:: What this task involves ::
Check every line below for the word "accounts" and copy the ones that have it.

━━━━

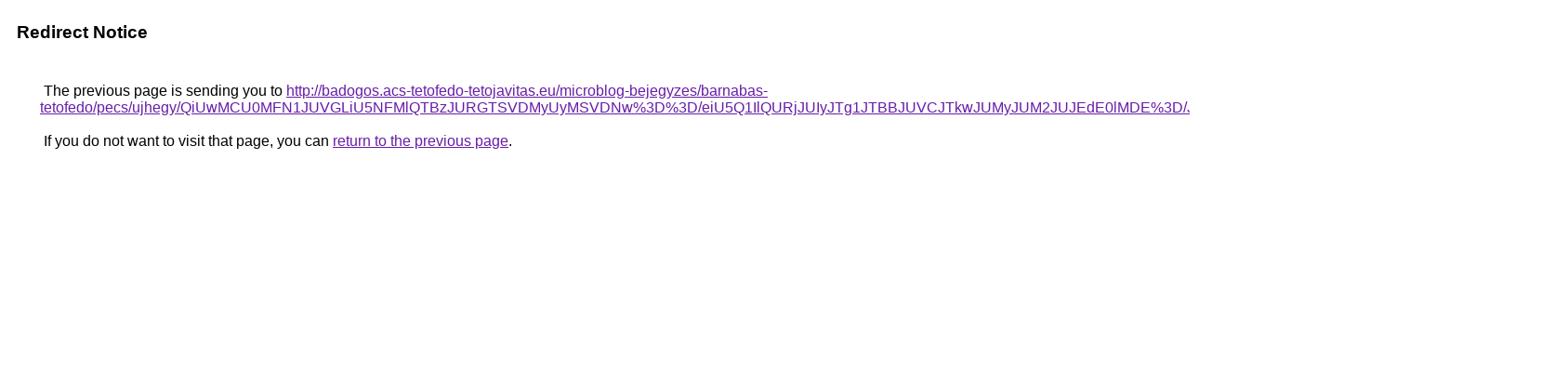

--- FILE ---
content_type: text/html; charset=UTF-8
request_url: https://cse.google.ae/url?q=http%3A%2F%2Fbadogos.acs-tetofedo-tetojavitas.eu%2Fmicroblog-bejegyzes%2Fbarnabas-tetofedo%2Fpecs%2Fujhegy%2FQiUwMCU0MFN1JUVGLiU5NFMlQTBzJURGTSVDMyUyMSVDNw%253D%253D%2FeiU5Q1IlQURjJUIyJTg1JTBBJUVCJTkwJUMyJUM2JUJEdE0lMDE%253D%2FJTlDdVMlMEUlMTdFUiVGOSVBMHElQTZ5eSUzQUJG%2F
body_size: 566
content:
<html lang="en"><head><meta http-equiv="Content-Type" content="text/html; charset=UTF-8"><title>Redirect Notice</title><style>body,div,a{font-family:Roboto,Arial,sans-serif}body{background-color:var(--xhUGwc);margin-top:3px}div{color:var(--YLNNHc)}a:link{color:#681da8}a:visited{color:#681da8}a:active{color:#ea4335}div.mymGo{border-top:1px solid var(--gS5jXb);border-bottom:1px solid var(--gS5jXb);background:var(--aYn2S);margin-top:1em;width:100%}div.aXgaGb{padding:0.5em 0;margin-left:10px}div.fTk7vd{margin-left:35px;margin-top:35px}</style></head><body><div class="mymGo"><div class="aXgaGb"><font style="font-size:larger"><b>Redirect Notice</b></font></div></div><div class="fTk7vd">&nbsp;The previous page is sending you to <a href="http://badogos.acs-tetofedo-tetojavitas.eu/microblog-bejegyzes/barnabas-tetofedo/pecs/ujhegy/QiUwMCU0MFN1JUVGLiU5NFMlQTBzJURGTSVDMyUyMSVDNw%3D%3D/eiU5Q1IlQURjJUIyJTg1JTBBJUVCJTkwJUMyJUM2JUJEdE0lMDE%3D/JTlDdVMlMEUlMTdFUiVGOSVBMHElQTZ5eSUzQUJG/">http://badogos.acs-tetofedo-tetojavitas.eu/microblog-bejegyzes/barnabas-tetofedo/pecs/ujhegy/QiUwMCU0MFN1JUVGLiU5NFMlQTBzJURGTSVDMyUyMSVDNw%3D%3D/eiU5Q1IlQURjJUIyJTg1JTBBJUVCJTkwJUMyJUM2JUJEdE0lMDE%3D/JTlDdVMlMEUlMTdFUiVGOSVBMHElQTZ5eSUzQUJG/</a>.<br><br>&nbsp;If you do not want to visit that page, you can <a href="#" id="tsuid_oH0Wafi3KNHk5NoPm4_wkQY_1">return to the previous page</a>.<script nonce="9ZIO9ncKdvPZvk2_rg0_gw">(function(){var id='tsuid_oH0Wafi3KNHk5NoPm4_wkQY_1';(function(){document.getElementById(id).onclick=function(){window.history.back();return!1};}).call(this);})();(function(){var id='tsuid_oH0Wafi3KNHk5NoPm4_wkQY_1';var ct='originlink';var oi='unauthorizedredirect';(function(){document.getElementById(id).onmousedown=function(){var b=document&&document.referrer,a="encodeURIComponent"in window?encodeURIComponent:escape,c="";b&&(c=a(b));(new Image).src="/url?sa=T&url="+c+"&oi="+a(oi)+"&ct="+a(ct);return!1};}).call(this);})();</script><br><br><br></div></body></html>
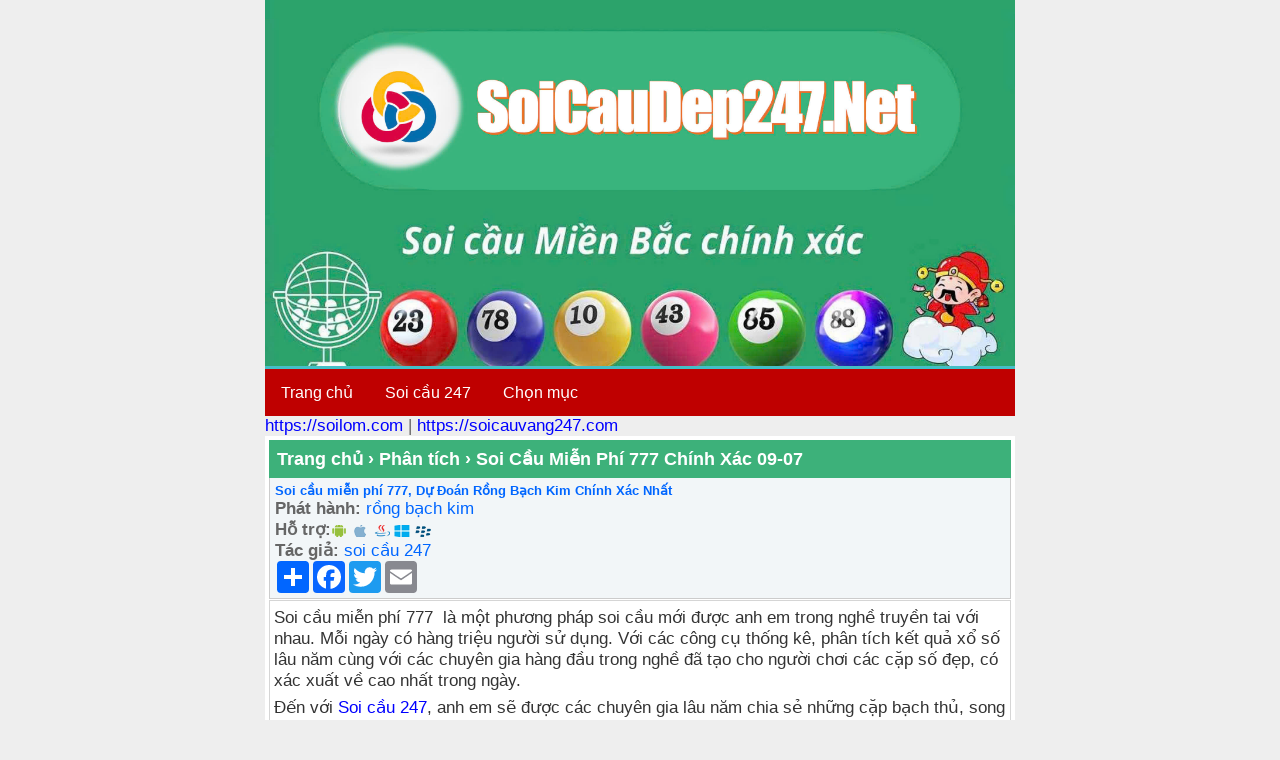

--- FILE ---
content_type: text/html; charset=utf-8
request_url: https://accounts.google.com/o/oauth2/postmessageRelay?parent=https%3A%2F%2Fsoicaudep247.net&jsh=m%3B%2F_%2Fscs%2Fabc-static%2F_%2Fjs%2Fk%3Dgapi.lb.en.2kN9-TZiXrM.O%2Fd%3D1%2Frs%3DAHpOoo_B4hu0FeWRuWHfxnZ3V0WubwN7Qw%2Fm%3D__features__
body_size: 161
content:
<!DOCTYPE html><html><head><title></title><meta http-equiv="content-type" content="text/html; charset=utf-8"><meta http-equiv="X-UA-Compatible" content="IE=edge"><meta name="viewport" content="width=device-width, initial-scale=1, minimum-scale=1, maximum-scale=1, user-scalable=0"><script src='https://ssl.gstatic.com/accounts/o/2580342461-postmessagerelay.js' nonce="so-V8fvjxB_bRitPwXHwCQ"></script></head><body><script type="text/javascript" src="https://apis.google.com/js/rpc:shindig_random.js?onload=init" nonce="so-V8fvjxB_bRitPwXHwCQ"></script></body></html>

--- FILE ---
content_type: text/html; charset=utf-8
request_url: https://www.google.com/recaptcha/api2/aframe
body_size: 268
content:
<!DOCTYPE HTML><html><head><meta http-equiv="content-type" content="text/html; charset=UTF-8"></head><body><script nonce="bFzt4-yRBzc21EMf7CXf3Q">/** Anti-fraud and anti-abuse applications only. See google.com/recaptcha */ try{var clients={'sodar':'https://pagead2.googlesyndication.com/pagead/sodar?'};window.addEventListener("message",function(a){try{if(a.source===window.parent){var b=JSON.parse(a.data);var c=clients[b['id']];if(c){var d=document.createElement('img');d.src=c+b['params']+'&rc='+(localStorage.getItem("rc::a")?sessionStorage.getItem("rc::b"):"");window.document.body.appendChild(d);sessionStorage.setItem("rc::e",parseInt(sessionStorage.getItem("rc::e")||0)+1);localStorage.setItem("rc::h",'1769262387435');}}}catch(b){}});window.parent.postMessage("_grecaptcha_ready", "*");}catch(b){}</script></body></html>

━━━━

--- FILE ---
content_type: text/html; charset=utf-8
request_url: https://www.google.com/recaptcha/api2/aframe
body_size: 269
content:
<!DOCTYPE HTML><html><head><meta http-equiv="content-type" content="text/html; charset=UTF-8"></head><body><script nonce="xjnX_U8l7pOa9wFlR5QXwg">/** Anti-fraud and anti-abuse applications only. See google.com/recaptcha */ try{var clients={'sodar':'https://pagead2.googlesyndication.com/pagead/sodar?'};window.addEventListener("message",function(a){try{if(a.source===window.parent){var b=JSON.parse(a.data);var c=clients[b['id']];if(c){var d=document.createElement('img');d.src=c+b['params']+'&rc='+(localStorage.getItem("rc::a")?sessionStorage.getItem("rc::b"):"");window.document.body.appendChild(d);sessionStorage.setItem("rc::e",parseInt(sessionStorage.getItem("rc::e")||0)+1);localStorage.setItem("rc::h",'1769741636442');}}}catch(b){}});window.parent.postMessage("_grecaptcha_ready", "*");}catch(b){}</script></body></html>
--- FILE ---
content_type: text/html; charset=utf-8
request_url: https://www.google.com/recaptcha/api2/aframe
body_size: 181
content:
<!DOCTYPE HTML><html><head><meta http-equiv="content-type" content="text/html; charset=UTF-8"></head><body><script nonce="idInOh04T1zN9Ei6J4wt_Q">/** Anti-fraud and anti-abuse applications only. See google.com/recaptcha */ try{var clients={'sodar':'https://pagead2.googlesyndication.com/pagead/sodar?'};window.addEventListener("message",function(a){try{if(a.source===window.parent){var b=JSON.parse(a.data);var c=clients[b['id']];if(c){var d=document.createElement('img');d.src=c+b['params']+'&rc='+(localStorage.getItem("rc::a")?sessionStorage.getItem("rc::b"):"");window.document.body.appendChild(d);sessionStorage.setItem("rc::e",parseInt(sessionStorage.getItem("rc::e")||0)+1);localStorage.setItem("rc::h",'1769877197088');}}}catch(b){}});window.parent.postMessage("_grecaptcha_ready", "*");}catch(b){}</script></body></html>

━━━━

:: Response ::
request_url: https://accounts.google.com/o/oauth2/postmessageRelay?parent=https%3A%2F%2Fsoicaudep247.net&jsh=m%3B%2F_%2Fscs%2Fabc-static%2F_%2Fjs%2Fk%3Dgapi.lb.en.2kN9-TZiXrM.O%2Fd%3D1%2Frs%3DAHpOoo_B4hu0FeWRuWHfxnZ3V0WubwN7Qw%2Fm%3D__features__
<!DOCTYPE html><html><head><title></title><meta http-equiv="content-type" content="text/html; charset=utf-8"><meta http-equiv="X-UA-Compatible" content="IE=edge"><meta name="viewport" content="width=device-width, initial-scale=1, minimum-scale=1, maximum-scale=1, user-scalable=0"><script src='https://ssl.gstatic.com/accounts/o/2580342461-postmessagerelay.js' nonce="so-V8fvjxB_bRitPwXHwCQ"></script></head><body><script type="text/javascript" src="https://apis.google.com/js/rpc:shindig_random.js?onload=init" nonce="so-V8fvjxB_bRitPwXHwCQ"></script></body></html>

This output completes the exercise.